The roles that members of a family of a person who suffers from addiction tend to play are the addict, the enabler, the hero, the scapegoat, the mascot, and the lost child.
1. The Addict
The addict is the person in the family that suffers from addiction. This person will lie, manipulate, steal, and essentially do anything it takes to get more substances. As a result, the family members of the addict put all their energy and focus into making sure the addict stays out of trouble. This can cause the family members of the addict to become resentful. This can also cause the family members of the addict to not have the time to take care of themselves and their own issues.
2. The Enabler
The enabler is the person in the family with an addict in it that constantly works overtime to protect the addict. In an effort to do this, the enabler is always forced to deny the actions of the addict. That way the addict doesn’t get into trouble.
While the enabler is only trying to help the addict, in reality, the enabler is only making it easier for the addict to continue to abuse substances. Oftentimes, the enabler in the family with addiction is the spouse of the addict.
3. The Hero
The hero is the person in the family with an addict in it that is always trying to fix everything. This is also the person that is always trying to bring the family back together. The hero is also the person that is always taking care of everyone else in the family.
This individual tends to put so much pressure on him or herself to be perfect. As a result, the hero often ends up suffering from mental health issues such as anxiety. Often, the hero is the eldest child in the family or a family member who tends to be more responsible overall.
4. The Scapegoat
The scapegoat is the person in the family that always gets blamed for everything that goes wrong. This individual is also often the person that is voicing the family’s collective anger and frustration.

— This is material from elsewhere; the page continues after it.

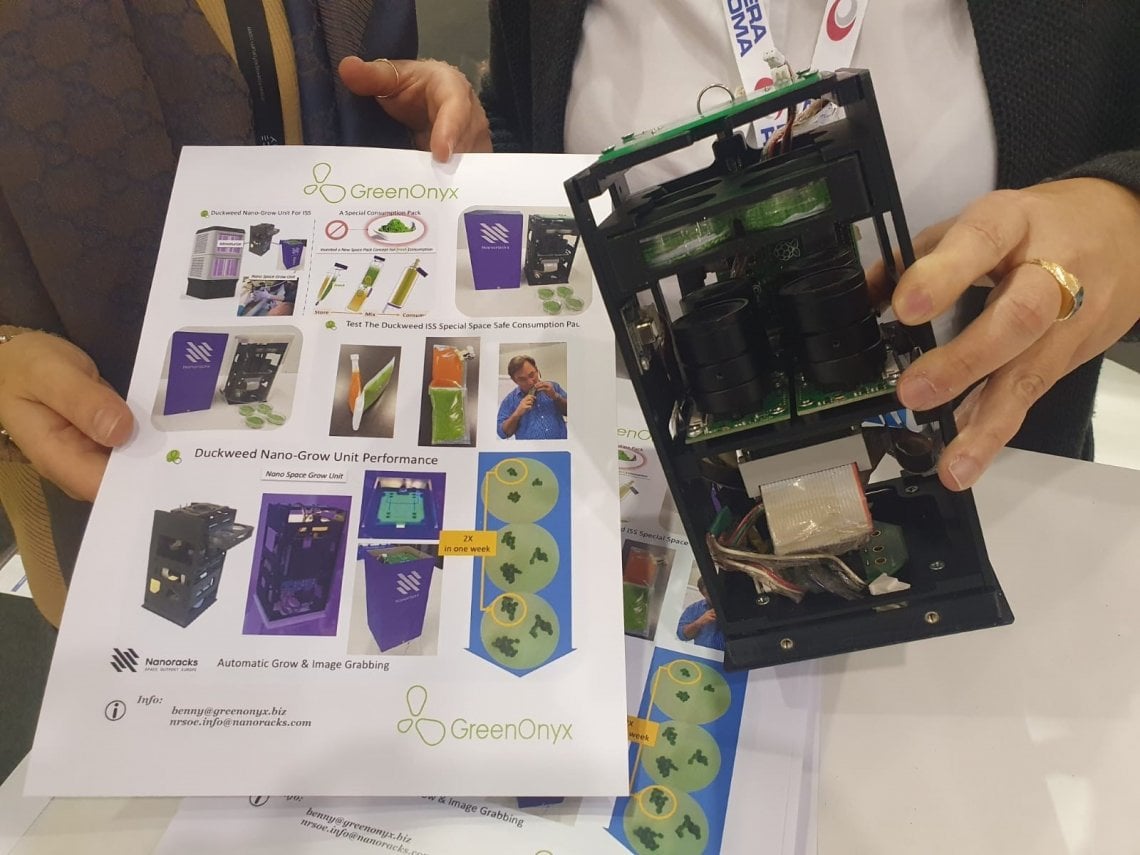 Il payload con un mini laboratorio per la crescita delle piante in orbita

Often, the scapegoat may come across as combative. Ultimately, though, the scapegoat shields the addict from resentment and criticism by taking it upon himself. The addict is often the second oldest child.
5. The Mascot
The mascot is the person in the family that is always trying to make light of things. This person also distracts other family members from the real issues that are going on. The mascot may try to distract others from what’s going on through humor.

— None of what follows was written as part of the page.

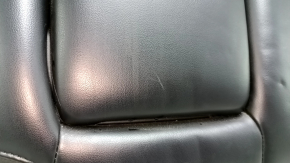 Rândul din spate scaune partea superioară dreapta Lincoln MKC 15-19 piele neagră, perforată, cu centură și cotiere, pentru curățare chimică, zgârieturi, lovituri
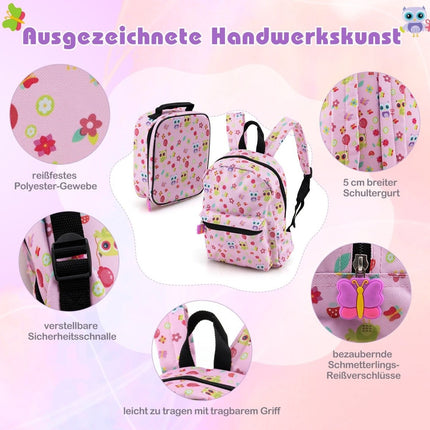 Ensemble de bagages pour enfants 5 pièces avec sac à dos et oreiller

Although the mascot tends to have a smile on his or her face, that person is usually very fragile. That person is also usually vulnerable and desperate for the approval of others. As a result, mascots of families often end up self-medicating themselves to deal with their fears of being vulnerable and not accepted. The mascots of families tend to be the youngest.
6. The Lost Child
The lost child is the person in the family that is usually shy and withdrawn. As a result, many people view the lost child as being invisible. Lost children don’t seek a lot of attention and, as a result, they struggle with intimate relationships. The lost child is usually either the middle child or the youngest child.
Benefits of Intensive Family Therapy
There are other benefits that intensive family therapy provides outside of helping family members of recovering addicts learn how to better themselves and their family dynamics. Some of these benefits are described below.
Education about addiction: Another common goal of intensive family therapy is to educate the family members of recovering addicts on addiction. By doing this, the family members of those in recovery can actually start to empathize with their loved ones that are suffering from addiction.
Family members of recovering addicts can even learn skills and strategies during family addiction counseling. These skills and tragedies can help their loved ones remain sober.
Family Support: Once the family members of those in addiction recovery receive education about addiction, they can better provide support to their loved ones attending rehab at FCR. This is especially true once the communication between the members of a family with addiction gets better.